Construction surges ahead despite cost, power concerns
Why this matters
The persistence of robust construction activity in data centers, despite rising costs and energy supply challenges, underscores the sector’s resilience and strategic priority within institutional portfolios. Data centers remain a critical infrastructure asset class, driven by insatiable demand for cloud computing and digital services. However, the noted municipal resistance and energy access constraints highlight emerging friction points that could recalibrate development pipelines and regional market dynamics.
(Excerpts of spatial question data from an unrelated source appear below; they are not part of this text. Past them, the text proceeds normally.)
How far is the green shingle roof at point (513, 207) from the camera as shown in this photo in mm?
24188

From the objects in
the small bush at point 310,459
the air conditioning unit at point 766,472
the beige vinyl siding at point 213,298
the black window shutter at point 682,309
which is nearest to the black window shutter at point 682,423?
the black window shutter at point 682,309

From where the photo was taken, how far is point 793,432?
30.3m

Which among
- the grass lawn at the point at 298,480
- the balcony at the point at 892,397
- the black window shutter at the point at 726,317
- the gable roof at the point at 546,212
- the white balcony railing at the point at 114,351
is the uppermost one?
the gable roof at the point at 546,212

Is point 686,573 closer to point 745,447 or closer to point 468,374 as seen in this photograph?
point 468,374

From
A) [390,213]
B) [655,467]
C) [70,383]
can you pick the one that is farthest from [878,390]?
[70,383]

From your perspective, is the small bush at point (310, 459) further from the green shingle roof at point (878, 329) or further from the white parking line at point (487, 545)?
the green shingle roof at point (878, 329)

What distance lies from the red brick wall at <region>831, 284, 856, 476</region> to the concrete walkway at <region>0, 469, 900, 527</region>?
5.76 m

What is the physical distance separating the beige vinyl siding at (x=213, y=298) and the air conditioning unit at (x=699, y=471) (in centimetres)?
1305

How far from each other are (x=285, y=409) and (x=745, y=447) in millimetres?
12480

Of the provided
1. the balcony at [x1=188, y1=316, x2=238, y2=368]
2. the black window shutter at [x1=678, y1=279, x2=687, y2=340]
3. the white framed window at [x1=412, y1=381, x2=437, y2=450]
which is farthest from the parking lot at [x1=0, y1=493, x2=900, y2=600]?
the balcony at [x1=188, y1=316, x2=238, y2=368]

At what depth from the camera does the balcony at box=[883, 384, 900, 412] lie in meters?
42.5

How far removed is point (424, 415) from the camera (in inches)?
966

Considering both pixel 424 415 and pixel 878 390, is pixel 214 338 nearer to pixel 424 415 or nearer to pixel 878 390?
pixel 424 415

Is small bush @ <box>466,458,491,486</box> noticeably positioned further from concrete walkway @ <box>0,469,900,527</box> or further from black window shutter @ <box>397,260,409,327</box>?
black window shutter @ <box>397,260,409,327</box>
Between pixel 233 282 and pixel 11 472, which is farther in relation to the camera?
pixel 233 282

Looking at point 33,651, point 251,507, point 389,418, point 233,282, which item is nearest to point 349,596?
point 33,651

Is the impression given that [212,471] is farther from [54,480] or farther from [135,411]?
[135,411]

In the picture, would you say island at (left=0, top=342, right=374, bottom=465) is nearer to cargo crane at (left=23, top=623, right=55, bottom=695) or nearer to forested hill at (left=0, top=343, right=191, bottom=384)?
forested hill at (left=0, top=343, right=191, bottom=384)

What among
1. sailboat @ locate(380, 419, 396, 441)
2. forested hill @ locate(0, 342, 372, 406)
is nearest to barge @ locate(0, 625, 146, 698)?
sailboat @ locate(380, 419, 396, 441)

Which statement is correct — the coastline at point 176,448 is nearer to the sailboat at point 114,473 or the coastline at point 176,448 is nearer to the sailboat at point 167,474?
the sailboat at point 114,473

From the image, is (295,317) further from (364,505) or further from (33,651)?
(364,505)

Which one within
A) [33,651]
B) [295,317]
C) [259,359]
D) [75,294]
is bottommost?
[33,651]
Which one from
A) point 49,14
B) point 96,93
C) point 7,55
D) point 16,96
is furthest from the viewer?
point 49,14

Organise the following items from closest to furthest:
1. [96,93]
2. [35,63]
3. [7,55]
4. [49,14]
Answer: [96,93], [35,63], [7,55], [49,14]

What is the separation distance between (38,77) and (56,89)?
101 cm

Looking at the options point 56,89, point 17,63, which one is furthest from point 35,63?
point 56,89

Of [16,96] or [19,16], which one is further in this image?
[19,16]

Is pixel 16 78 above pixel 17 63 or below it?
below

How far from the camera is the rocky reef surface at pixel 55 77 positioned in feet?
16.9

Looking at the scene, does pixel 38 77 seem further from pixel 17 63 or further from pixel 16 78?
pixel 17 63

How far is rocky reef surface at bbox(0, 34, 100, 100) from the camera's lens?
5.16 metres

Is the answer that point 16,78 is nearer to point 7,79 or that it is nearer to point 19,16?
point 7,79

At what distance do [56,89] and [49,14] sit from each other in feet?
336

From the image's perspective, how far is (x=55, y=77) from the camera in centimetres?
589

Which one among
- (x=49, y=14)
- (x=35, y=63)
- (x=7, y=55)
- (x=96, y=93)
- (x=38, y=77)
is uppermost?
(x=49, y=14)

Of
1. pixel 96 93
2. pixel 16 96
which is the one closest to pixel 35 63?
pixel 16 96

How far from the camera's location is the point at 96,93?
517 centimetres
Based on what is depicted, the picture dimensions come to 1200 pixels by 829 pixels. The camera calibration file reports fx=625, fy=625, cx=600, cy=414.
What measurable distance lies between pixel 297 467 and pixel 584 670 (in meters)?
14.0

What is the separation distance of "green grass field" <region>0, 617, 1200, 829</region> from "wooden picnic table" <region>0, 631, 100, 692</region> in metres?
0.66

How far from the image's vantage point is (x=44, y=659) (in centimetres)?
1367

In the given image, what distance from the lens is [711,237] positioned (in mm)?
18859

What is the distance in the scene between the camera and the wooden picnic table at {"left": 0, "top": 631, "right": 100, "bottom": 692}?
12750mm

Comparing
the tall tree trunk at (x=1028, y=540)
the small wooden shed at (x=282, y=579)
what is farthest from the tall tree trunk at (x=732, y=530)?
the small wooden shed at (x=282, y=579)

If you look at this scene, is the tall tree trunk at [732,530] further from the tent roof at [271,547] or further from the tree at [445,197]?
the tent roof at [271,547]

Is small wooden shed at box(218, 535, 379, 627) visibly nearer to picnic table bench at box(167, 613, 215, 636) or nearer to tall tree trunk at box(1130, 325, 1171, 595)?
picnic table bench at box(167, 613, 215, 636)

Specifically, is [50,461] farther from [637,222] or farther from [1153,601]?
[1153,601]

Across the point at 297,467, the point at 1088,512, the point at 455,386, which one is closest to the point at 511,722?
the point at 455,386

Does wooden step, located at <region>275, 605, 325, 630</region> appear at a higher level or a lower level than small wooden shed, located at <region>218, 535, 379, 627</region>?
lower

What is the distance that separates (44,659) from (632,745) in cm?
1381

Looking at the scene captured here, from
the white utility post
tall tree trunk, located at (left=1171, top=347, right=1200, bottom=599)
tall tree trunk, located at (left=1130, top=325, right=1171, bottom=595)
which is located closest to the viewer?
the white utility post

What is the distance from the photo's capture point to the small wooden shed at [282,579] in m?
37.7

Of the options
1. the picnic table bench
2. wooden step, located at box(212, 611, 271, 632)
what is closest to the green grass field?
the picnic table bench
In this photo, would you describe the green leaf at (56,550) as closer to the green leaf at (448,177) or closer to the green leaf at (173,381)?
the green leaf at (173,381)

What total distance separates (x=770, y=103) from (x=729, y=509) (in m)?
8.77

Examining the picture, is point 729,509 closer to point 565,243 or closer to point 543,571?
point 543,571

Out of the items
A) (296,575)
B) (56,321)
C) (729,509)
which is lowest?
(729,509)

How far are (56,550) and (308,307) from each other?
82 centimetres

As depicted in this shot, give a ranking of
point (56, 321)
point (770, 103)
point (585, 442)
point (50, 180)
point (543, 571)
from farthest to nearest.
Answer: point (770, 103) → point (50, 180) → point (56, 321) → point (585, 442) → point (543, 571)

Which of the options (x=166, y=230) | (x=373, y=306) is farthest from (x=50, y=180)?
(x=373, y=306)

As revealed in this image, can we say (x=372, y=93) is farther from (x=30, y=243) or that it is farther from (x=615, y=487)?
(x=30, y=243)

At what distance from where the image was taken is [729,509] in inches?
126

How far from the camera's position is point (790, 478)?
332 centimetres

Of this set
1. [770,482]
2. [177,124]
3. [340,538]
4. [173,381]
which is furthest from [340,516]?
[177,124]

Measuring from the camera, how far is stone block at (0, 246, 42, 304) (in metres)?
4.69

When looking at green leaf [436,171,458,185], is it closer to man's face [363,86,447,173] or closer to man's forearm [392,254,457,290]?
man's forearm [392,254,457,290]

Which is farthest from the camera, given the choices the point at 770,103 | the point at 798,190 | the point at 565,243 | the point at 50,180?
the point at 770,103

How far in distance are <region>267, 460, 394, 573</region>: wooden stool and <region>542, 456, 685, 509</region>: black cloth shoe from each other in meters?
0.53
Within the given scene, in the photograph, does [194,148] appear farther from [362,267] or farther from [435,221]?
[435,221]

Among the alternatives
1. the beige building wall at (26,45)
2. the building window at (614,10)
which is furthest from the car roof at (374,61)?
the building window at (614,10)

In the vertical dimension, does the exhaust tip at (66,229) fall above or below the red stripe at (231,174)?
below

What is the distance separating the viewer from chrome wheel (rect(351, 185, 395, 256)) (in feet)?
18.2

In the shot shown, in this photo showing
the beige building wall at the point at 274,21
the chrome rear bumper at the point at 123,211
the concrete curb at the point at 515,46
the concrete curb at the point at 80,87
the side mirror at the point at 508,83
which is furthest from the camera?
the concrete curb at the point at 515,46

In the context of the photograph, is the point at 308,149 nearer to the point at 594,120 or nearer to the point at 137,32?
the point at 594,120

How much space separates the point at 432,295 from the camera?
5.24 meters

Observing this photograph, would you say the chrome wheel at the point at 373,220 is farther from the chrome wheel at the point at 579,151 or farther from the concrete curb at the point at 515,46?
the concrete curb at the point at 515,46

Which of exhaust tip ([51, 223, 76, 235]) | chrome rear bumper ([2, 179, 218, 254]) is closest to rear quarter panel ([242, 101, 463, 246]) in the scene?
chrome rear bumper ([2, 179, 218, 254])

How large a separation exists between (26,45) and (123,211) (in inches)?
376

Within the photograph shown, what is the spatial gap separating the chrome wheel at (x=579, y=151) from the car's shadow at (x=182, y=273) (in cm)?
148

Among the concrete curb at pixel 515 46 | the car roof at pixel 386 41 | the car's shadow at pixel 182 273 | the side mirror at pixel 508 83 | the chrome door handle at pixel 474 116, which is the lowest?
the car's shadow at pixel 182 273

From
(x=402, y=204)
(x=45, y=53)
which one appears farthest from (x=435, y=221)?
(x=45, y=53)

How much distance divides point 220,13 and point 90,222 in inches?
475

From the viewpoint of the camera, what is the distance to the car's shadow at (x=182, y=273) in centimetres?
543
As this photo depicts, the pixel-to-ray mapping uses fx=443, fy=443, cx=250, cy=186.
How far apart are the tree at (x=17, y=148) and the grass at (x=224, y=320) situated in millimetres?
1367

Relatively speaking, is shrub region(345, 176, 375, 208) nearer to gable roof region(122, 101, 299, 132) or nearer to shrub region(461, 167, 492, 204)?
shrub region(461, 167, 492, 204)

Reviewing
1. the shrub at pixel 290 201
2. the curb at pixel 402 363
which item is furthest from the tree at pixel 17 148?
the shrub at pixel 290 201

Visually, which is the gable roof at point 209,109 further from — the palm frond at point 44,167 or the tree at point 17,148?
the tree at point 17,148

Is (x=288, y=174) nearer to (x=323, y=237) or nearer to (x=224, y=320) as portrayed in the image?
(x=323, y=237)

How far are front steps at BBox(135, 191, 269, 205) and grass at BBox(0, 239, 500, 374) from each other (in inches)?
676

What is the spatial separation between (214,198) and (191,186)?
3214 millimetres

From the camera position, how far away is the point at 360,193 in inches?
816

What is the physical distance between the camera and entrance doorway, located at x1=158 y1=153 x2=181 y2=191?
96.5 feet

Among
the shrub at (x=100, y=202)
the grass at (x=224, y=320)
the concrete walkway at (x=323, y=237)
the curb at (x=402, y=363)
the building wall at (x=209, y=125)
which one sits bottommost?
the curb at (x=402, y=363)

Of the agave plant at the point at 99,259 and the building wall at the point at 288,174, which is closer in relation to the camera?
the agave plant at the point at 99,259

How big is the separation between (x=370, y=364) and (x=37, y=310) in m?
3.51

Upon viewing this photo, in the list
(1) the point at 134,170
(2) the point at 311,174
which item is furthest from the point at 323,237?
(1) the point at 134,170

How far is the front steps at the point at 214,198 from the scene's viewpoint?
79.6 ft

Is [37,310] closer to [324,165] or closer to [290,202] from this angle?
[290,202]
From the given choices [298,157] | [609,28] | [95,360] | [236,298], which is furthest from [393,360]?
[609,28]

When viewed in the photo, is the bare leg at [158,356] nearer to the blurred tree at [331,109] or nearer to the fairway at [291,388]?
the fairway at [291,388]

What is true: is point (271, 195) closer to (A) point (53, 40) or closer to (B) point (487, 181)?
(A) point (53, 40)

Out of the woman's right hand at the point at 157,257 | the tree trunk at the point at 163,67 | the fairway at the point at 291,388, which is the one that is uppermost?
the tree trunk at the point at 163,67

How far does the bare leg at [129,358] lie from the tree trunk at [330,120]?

For allocators and lenders, this signals a nuanced risk environment. While fundamentals support continued investment, the interplay of local regulatory hurdles and utility capacity may compress future supply growth or shift it toward more accommodating jurisdictions. This could intensify competition for sites with reliable power infrastructure, potentially inflating land values and development premiums. Moreover, rising construction costs amid these constraints may pressure returns or necessitate higher rents, testing tenant affordability and underwriting assumptions. Overall, the data center sector’s forward momentum amid these headwinds reflects a broader institutional appetite for industrial assets with structural growth drivers, but also flags the importance of granular market analysis and risk mitigation strategies around energy and regulatory exposure.
Editorial analysis · AI-assisted
Municipal pushback and access to energy pose risks to future data center development, said Ermengarde Jabir, director of commercial real estate research at Moody’s.